Jangankan ziarah, membabat cerita wayang ramayana pun sepertinya berat sekali, sementara ratusan bacaan & buku-buku lainnya kulahap sejak sekolah. Lebih kecil lagi, menulis Jawa saja saya tidak pernah becus! Palagi menonton pertunjukkan wayang kulit semalam suntuk? Ah, seperti sesuatu yang jauh untuk diraih, namun susah untuk menyelesaikannya :(

Suatu ketika, 2012, saya beranikan diri untuk menantang diri sendiri belajar seni Wayang kulit, terutama jagad pedalangannya. Beruntung tahun itu juga, saya tercatat kembali sebagai mahasiswa seni di Bantul, sebagai mahasiswa baru lagi (setelah 5 tahun sebelumnya DO sebagai mahasiswa seni rupa). CUEK! Toh niat saya baik, belajar sebuah peradaban tertinggi dalam budaya nenek moyang Jawa. Apa yang terjadi kemudian?






Setelah berproses selama satu semester, tiba saatnya saya mengikuti ujian pertama mendalang selama 2 jam. Belum masuk lakon/penokohan. Rasanya seperti masuk kedalam 'tungku oven', keringat sebesar biji jagung, isi otak berantakan, mulut kacau melagukan tembang, naskah menjadi amburadul, hingga tertawaan penonton yang terdiri dari para dalang senior, calon dalang, dosen, hingga masyarakat umum. Isi otak saya sama dengan isi otak rekan saya yang belajar wayang dari Mexico, kami sama-sama kosong. Tetapi, saya lebih malu karena saya adalah orang Jawa! Duh, dimana kutitipkan raut muka ini? Skip...skip...skip, yang pasti adalah DO untuk kedua kalinya.

Kiamat? Setidaknya 2 jam itu Ya!


 


Meskipun hari itu saya merasa gagal++, dan mungkin menjadi pementasan pertama dan terakhir dalam dunia pedalangan dibawah blencong, tetapi setidaknya saya pernah mencobanya. Saya pernah melakoni proses proses singkatnya, walaupun hasinya 'jelek saja belum'. Jawa, menjadi pertimbangan pertama-tama dalam setiap langkah kemanapun. Namun pikiran yang terbuka dan mengglobal, tetap harus dijaga dan dikembangkan. Saya tidak pernah tahu apa makna dari semua lelakon tersebut, apa gunanya menjadi 'Jawa kembali'. Entahlah!
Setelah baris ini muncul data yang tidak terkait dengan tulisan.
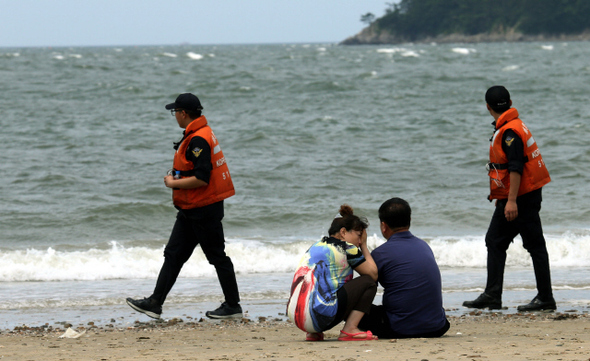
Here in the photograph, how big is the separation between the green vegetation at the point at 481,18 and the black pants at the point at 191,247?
13574 cm

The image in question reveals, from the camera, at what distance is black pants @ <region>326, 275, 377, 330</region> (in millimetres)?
4391

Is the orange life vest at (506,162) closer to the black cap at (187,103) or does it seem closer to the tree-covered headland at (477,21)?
the black cap at (187,103)

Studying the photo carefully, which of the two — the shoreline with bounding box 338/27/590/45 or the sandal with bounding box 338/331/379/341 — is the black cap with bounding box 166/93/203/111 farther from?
the shoreline with bounding box 338/27/590/45

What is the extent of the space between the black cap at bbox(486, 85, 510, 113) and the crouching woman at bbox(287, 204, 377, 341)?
165 centimetres

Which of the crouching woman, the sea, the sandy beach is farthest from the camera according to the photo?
the sea

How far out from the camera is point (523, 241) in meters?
5.66

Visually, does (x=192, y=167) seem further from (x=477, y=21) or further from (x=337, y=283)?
(x=477, y=21)

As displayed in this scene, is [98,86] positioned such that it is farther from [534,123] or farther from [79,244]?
[79,244]

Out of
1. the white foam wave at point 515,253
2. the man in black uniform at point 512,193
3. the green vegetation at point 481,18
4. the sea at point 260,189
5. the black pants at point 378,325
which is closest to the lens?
the black pants at point 378,325

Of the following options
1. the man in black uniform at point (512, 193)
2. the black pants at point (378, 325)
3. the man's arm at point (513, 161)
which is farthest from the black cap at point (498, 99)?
the black pants at point (378, 325)

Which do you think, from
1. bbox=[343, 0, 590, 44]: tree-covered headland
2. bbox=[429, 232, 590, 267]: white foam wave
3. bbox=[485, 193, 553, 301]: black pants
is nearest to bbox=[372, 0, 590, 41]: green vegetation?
bbox=[343, 0, 590, 44]: tree-covered headland

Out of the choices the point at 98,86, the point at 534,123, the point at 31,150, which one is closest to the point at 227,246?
the point at 31,150

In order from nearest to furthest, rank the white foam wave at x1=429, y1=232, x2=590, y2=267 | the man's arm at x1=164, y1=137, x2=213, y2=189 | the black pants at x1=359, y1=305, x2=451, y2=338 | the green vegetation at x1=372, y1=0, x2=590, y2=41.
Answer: the black pants at x1=359, y1=305, x2=451, y2=338
the man's arm at x1=164, y1=137, x2=213, y2=189
the white foam wave at x1=429, y1=232, x2=590, y2=267
the green vegetation at x1=372, y1=0, x2=590, y2=41

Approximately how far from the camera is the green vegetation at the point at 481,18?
132625mm
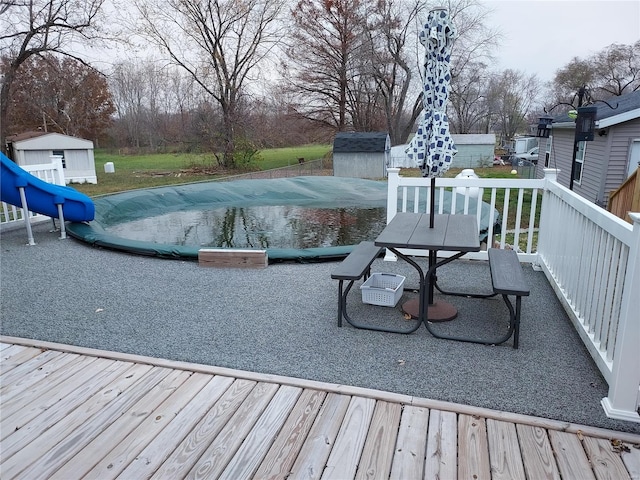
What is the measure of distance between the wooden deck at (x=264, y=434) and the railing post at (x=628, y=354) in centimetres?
17

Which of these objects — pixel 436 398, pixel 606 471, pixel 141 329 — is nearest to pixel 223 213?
pixel 141 329

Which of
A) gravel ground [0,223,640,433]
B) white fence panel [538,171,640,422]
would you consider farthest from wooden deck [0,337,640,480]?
white fence panel [538,171,640,422]

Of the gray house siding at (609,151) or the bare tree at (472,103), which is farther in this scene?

2 tahun kemudian beberapa hal dari pelajaran wayang dan nilai-nilainya saya terapkan dalam film animasi saya hingga bisa membawa saya kembali masuk dalam 'tungku oven' sebuah festival animasi terbesar dunia, di Annecy - Perancis. Kali ini saya dan produser menjalani semacam presentasi project di depan para audience animasi dunia, tentu tidak memakai kromo hinggil, bahasa Inggris. Mudah? Lebih susah jelas. Skip...skip.


Sepulang dari Eropa, saya lalu menata diri. Selain membawa PR besar, pun menata diri untuk mendalami nilai-nilai Jawa saya. Buku-buku kembali saya baca, pentas-pentas seni didatangi, kaset-kaset tradisional kujejalkan, kemudian diolah dan dijadikan tatanan baru dalam berproses apapun selanjutnya. Sampai sekarang? Ya! Karena semakin tinggi kau tanamkan pohonmu, maka semakin dalam kau harus siapkan akarmu. Begitu nasihat para sopir yang kutemui sepanjang Pantura kemarin.


Siapa kamu sebenarnya! Sudah menjadi Jawa? Entahlah, yang jelas bukan menjadi eropa, arab, china, amerika, atau India. Terlalu jauh dari itu semua itu, terlalu banyak waktu jika kupikirkan mereka.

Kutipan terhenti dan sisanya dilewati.